If you’ve ever fainted, you might remember the sudden feeling of dizziness or nausea right before you pass out. Maybe your ears started to ring. Your vision got blurry. And just like that, you were out cold. You might’ve woken up and confusedly wondered: Why did that happen?
For years, researchers have attributed fainting, or “syncope,” to a sudden restriction in blood flow to the brain. But the mechanism behind why and how this happens has remained a mystery.
Now, in a study published this month in Nature, researchers describe a heart-brain pathway in mice that induces fainting when its neurons are activated.
“This is the first step to show there is much more to fainting than just reduced blood flow,” Vineet Augustine, a neurobiologist at the University of California, San Diego (UCSD), and one of the study’s authors, tells Aria Bendix of NBC News. “The blood flow reduction does play a role, but there are other brain circuits at play here… It is not as simple as what cardiology textbooks would say.”
To better understand syncope, the team of researchers focused their attention on mice. They studied a collection of neurons in the vagus nerve, which connects the brain to the heart and digestive system. The vagus nerve helps with a variety of bodily functions, including digestion, heart rate, coughing, sneezing, swallowing and vomiting. It also helps the body end its fight-or-flight response.
The researchers identified specific neurons within this pathway called NPY2R VSNs that link the lower chambers of the heart to the brainstem. These neurons express a receptor associated with blood vessel contractions.
Using ultrasound imaging and optogenetics—a method of controlling neurons with light—the researchers triggered the NPY2R VSNs to see what would happen, writes Miryam Naddaf for Nature News. Within a few seconds, mice that had previously been moving around lost consciousness. After a few more seconds, they began to regain consciousness and walk again.
“We honestly weren’t 100 percent sure what to expect,” Jonathan Lovelace, a neuroscientist at UCSD and a co-author of the paper, tells Science’s Robin Donovan. “But I don’t think having them fall over and faint was at the top of the list.”

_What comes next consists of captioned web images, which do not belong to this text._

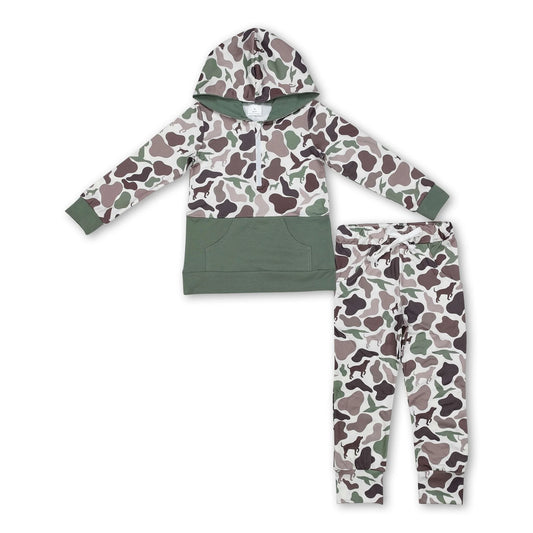 Boys Camo set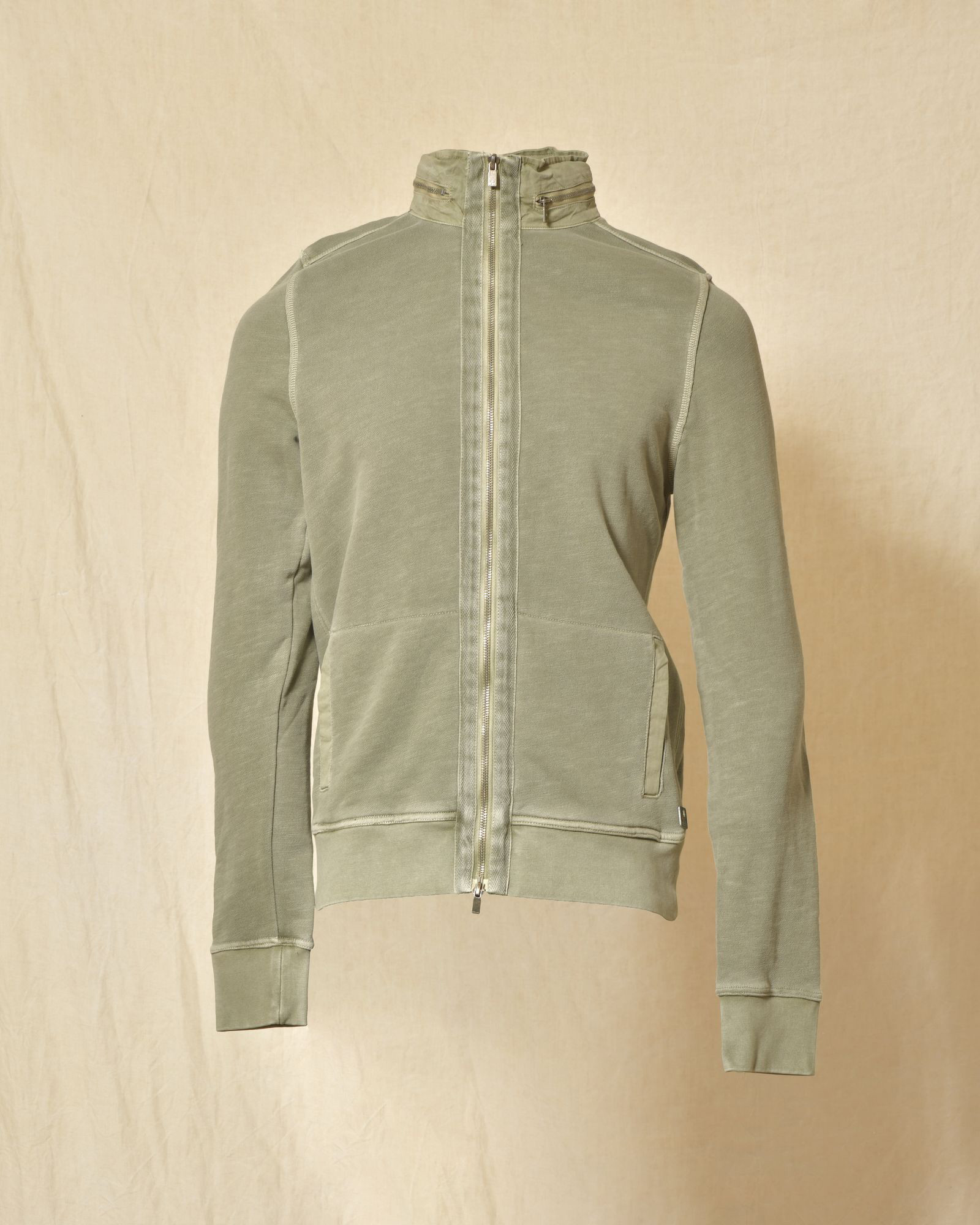 Veste de jogging verte Keeling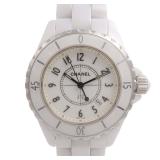 Chanel J12 H0968 Quartz White Watch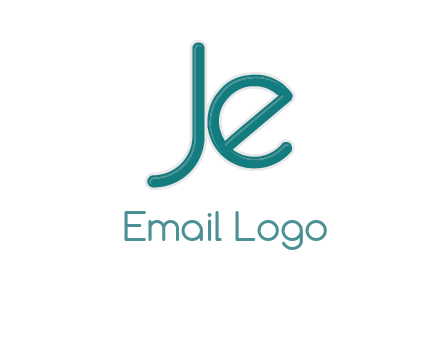 letter JE together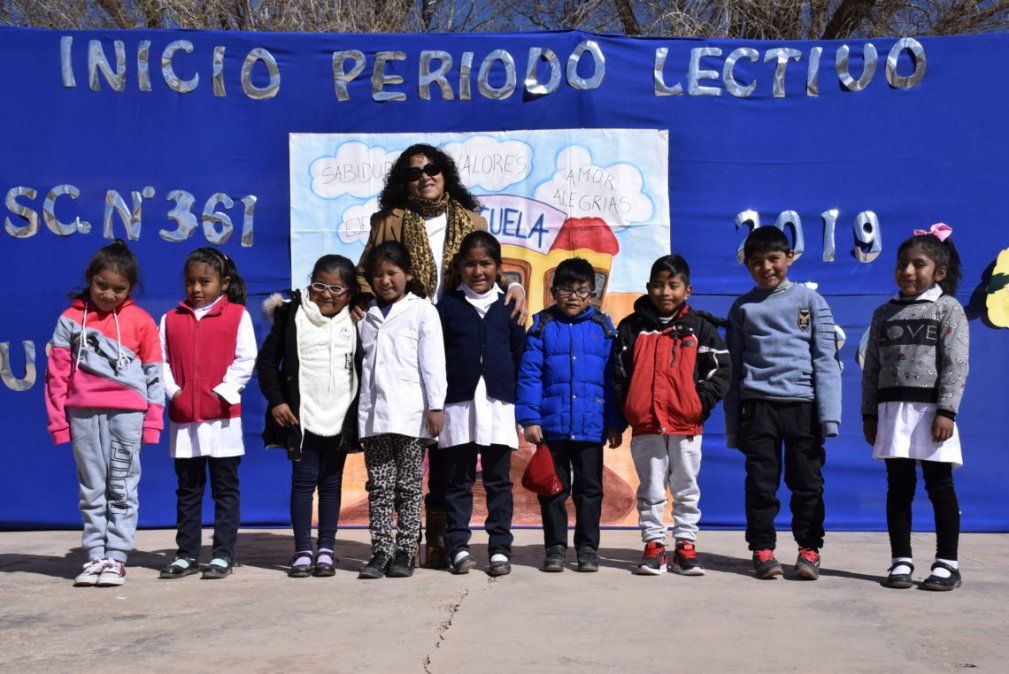 Se inauguró ciclo lectivo del periodo especial en escuelas de Susques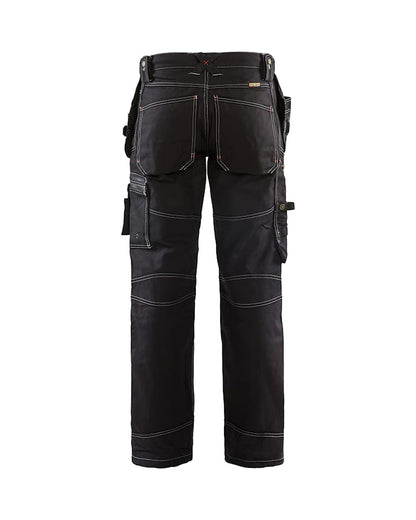 Blåkläder håndverksbukse 1500 - sort -arbeidsbukse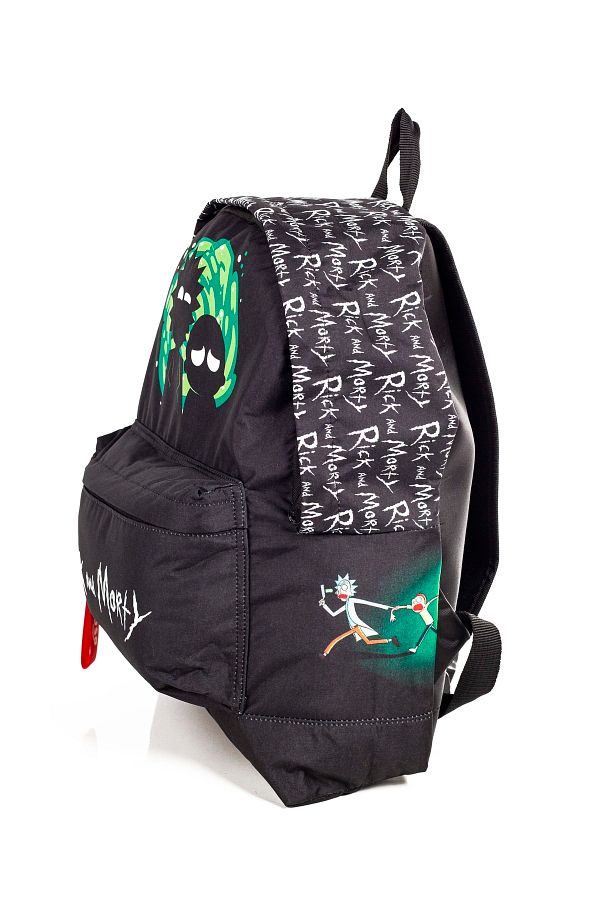 Rick and morty school bag best sale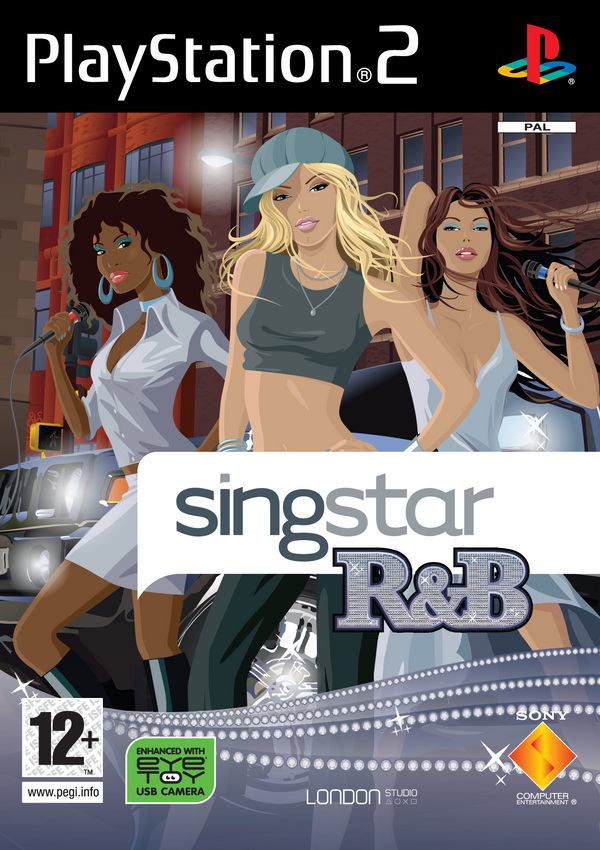 SingStar R&B with Microphones for PlayStation 2 image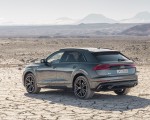 2019 Audi Q8 (Color: Daytona Grey) Rear Three-Quarter Wallpapers 150x120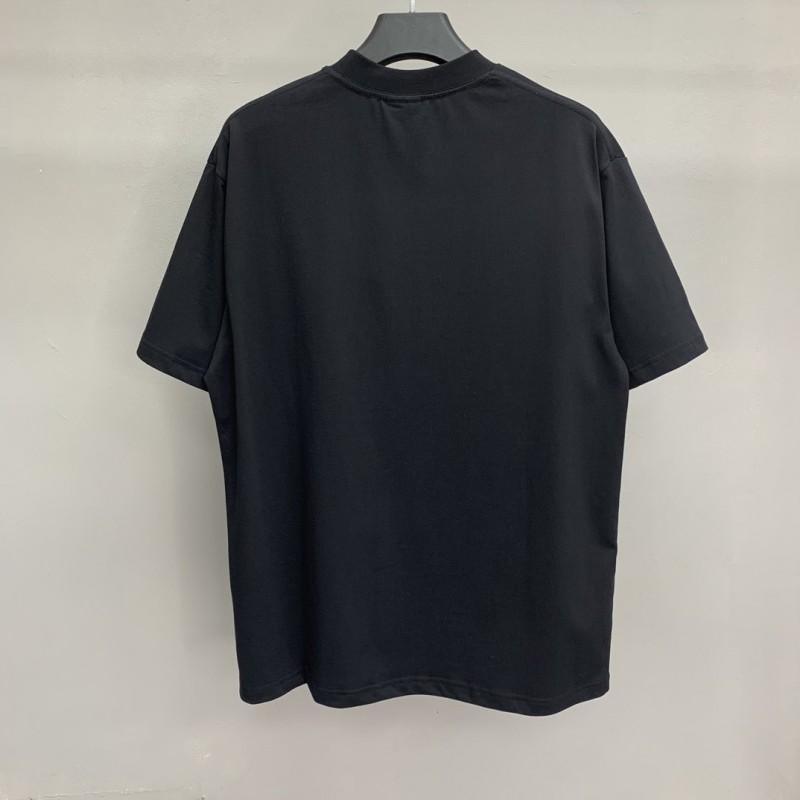Ba*len*cia*ga Sticky Label T-Shirt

Upon activation of NPY2R VSNs, the mice also showed classic signs of syncope in humans, including rapid pupil dilation, eye rolling, lower blood pressure, lower heart rates, suppressed breathing rates and reduced blood flow to the brain. More testing showed that when the researchers removed NPY2R VSNs, fainting conditions disappeared, per a statement from UCSD.
Additionally, the team discovered that when the mice were knocked unconscious, neuron activity decreased in all areas of the brain except for one: the periventricular zone, a region of the hypothalamus. When researchers blocked activity in this area, the mice took more time to regain consciousness. When they stimulated this region, the mice awoke. This suggests that syncope and recovery are somehow regulated by a network that includes both NPY2R VSNs and the periventricular zone, per Nature News.
“Coming from a clinical standpoint, this is all very exciting,” Richard Sutton, a clinical cardiologist at Imperial College London who was not involved in the study, tells the publication. The work “doesn’t answer all questions immediately… but I think it could answer, with future research, almost everything.”
By furthering understanding of the human heart, this research could be relevant for helping treat cardiovascular diseases, which are the leading cause of death around the world, write the authors in the paper.
Plus, the study could inspire new approaches for preventing fainting, which affects approximately 40 percent of people at some point in their lives. To treat syncope, doctors could replace or remove genes related to the vagus nerve, per NBC News.
“You could potentially imagine that there’ll be therapies on the horizon,” Zachary Goldberger, a cardiologist at the University of Wisconsin–Madison School of Medicine and Public Health who did not participate in the research, tells the publication.